SUPPLIED PASSAGE:
Whitley is not to the contrary. In Whitley, officers removed a driver from a lawfully stopped vehicle solely to investigate a scale they observed on the driver's lap. 34 F.4th at 527. The Sixth Circuit determined that removing the driver from the vehicle constituted a detour and therefore required independent reasonable suspicion. Id. at 530. This was "because the request facilitated the investigation into the scale and did not pertain to the original traffic stop." In other words, the officers did not have a legitimate safety concern to justify removing the occupant from the vehicle. See Rodriguez, 575 U.S. at 356, 135 S.Ct. 1609. The officers in Whitley "explicitly stated their purpose in continuing the stop was to 'investigate the scale.' This meant that the stop [then] became concerned with the scale and Whitley's possible drug-related activity." Id. at 532.

Here, unlike Whitley, the officers had legitimate reasons for removing the driver and Lang from the vehicle. Officer Feldman testified that the stretch of highway where the traffic stop occurred was very busy and had a shoulder "approximately 6 to 8 feet" wide, placing him close to passing cars when conducting the traffic stop. (Page ID 65-66). Officer Feldman further testified that he removed the driver from the vehicle because the passing traffic was close in proximity making it both difficult to hear and dangerous. (Page ID 69, 82-83, 96). Officer Feldman's testimony was corroborated by the fact that he asked the driver to repeat herself several times when requesting her identifying information. (Joint Ex. 1 at 1:35 and 3:52). Thus, it was proper for Officer Feldman to remove the driver from the vehicle to confirm her identifying information—a task tied to the traffic stop. Rodriguez, 575 U.S. at 355, 135 S.Ct. 1609. Regardless, given his proximity to passing traffic, Officer Feldman's legitimate safety concern warranted removing the occupants from the vehicle. See Whitley, 34 F.4th at 530; see also United States v. Street, 614 F.3d 228, 232 (6th Cir. 2010).

Lang cited Beauchamp solely for the proposition that the Court's inquiry into the officers' reasonable suspicion to remove the occupants from the vehicle should be limited to what the officers knew at the time of removing the occupants. (See R. 27 at Page ID 129-30) ("reasonable suspicion to make a stop cannot be justified by facts that become apparent only after the seizure.") (quoting Beauchamp, 659 F.3d at 571). In the context of seizures that require reasonable suspicion, the point is well-taken. But as already discussed, the officers here did not need reasonable suspicion to remove the occupants from the vehicle. See Mimms, 434 U.S. at 110-11, 98 S.Ct. 330; Wilson, 519 U.S. at 414-15, 117 S.Ct. 882. Their "legitimate and weighty interest" in safely completing the stop was enough. Rodriguez, 575 U.S. at 356, 135 S.Ct. 1609; Whitley, 34 F.4th at 530. In addition, Beauchamp did not involve the government's removal of an occupant from a vehicle. See 659 F.3d at 564.

RECORD SET:
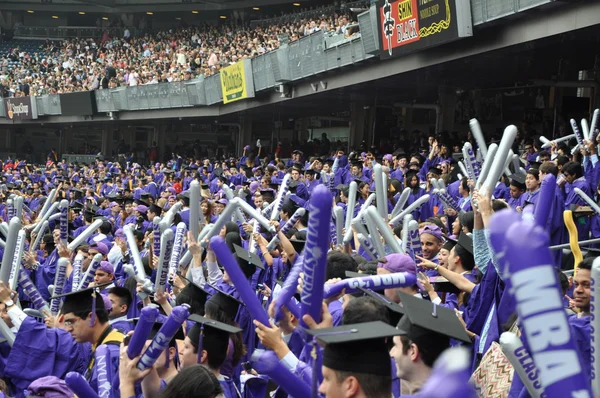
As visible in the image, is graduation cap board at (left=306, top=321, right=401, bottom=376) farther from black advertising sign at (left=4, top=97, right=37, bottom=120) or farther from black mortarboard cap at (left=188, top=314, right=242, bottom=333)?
black advertising sign at (left=4, top=97, right=37, bottom=120)

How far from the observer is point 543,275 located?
127 centimetres

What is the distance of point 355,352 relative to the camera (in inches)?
96.1

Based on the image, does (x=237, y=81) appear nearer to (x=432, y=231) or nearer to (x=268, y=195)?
(x=268, y=195)

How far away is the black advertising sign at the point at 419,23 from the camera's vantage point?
12.7m

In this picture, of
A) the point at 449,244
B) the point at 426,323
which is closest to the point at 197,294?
the point at 449,244

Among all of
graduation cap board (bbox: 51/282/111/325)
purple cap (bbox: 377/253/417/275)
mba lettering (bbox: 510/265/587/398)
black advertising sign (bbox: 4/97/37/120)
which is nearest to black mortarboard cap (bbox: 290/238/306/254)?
graduation cap board (bbox: 51/282/111/325)

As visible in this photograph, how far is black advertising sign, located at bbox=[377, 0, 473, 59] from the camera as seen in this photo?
12688 millimetres

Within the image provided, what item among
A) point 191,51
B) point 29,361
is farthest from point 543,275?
point 191,51

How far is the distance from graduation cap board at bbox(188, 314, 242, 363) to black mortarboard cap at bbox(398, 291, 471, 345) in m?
0.96

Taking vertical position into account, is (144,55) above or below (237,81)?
above

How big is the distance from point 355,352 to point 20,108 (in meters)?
36.4

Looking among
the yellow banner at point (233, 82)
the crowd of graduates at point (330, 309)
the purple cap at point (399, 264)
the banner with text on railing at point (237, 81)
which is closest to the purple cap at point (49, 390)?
the crowd of graduates at point (330, 309)

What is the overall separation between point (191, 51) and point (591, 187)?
2535 centimetres

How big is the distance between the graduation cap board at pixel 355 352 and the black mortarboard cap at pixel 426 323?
1.14 ft
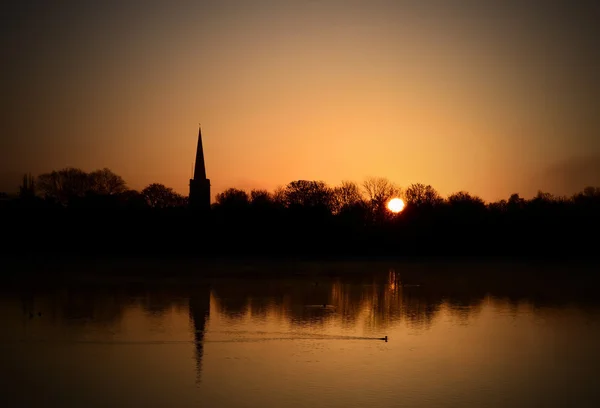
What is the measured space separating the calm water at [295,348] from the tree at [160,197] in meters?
51.7

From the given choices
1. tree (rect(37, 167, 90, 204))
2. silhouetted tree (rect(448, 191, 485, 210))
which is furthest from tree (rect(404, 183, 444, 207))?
tree (rect(37, 167, 90, 204))

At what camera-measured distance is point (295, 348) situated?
22.8 m

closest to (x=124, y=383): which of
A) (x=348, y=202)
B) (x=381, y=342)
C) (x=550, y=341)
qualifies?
(x=381, y=342)

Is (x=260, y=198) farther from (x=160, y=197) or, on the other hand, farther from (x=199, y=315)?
(x=199, y=315)

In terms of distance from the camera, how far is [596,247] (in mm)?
73500

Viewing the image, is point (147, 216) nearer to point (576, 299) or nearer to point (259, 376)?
point (576, 299)

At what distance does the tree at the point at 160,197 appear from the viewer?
90062 millimetres

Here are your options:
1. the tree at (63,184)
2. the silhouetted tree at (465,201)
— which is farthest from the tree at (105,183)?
the silhouetted tree at (465,201)

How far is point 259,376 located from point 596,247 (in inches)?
2497

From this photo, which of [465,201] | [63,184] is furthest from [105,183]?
[465,201]

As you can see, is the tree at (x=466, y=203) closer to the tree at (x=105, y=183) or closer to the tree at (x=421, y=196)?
the tree at (x=421, y=196)

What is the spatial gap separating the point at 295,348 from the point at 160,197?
7089 centimetres

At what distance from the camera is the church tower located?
97000mm

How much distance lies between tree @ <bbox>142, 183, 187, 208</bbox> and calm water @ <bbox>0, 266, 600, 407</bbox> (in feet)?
170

OBJECTIVE 1: Name every case that the traffic-stop ruling cites, in the order each first appears.
OBJECTIVE 2: Pick up the traffic-stop ruling after its final sentence and continue it.

WRITTEN RESPONSE 1:
Whitley
Rodriguez
United States v. Street
Beauchamp
Mimms
Wilson

WRITTEN RESPONSE 2:
Lang also cited to Chivers at length. (See R. 27 at Page ID 130-33). In Chivers, a driver was pulled over for speeding. Chivers, 2020 WL 5757135, at *2. There were three passengers in the vehicle and two officers conducted the stop. Id. After the officers obtained identifying information, one officer ran the information while the other officer began questioning the passengers about other unrelated potential crimes. Id. After the officer running the information had finished, he decided to discontinue writing the ticket to also question the passengers about unrelated crimes. Id. at *3. After talking to the passengers again and finding inconsistencies in their stories, the officers reentered their police vehicle to discuss whether they should call a drug dog to conduct a sniff of the vehicle. Id. The officers eventually learned that a drug dog was nearby and asked that it be brought to the traffic stop. Id. at *4. The officers waited approximately eight minutes for the dog to arrive. Id. While waiting on the dog to arrive, the officers questioned the driver about the vehicle's rental agreement. Id. The officers decided to put the defendant in the back of their police vehicle to question him about the rental agreement. Id. Once the dog arrived, and without consent, the K-9 conducted a sniff of the vehicle and alerted to several areas of the vehicle where the officers found firearms. Id. at *5. The district court, relying on Rodriguez and the panel decision in Campbell, found that the traffic stop was unreasonably prolonged once the officer had finished writing the ticket and reengaged in questioning the passengers about unrelated crimes without reasonable suspicion. Id. at *9. The district court explained that the other officer's unrelated questioning did not prolong the traffic stop because it occurred while another officer was working on the ticket. Id. However, once the officer had finished checking the information and reengaged in unrelated questioning, that conduct prolonged the traffic stop in violation of the Fourth Amendment because the officers lacked reasonable and articulable suspicion of ongoing criminal activity. Id. The district court granted the defendant's motion to suppress and concluded that suppression of the evidence was warranted.

The United States appealed the Southern District of Ohio's suppression ruling to the Sixth Circuit, Docket No. 20-4084, but that appeal was subsequently voluntarily dismissed and a motion to dismiss the indictment was filed and granted by the district court.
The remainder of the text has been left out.